I sighed and looked up at the ceiling in the office, absently
counting the joins in the large squares. “I don’t care who
Sebastian is doing right now. Why are you telling me?”
Liar!
“See.” She
growled again. I could just imagine her pacing the length of her
pumpkin orange kitchen with a bright red face and her hands already
out in front of her, wanting to strangle me. “You’re not listening.

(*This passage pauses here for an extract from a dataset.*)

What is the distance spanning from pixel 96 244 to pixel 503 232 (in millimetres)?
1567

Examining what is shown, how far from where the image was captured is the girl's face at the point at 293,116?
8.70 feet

I didn’t say he was doing anyone. I said you should have a look
online to see
what
he’s been doing.”
My brows
pulled together. “And why would I want to do that, exactly?”
“Because,” She
said as if that was a perfectly good reason which in my book was
not.
“Victoria!” my
boss, Conrad shouted my name from his office.
“Listen.” I
sat forward quickly and gave myself a head rush. I pressed my hand
to my forehead and spat the pen lid out of my mouth before I
swallowed it. That was typical of me. “Jen, I’ve got to go, that’s
Conrad.”
Jenna clucked
her tongue. “Tell him to wait.”
Normally I
would have but I saw his intervention as divine and would not pass
it up to get off the phone from a very persistent and stressed
Jenna. “Can’t, speak later.”
I put the
phone down on her threatening me with actual bodily harm. I
chuckled as I picked up another pen lid and pushed up from my
chair. I reached down to my skirt and pulled at the material that
stuck to me like glue.
“Victoria!” my
name came again.
“I’m coming,
damn it.” I mumbled and pushed open Conrad’s door. I stood in the
doorway and crossed my arms over my chest watching him fluster
around his office obviously looking for something.
“Vic—“he went
to shout again but realised I was already standing there.
“Yes, Conrad,”
I said sweetly, which I knew for a fact pissed him off more.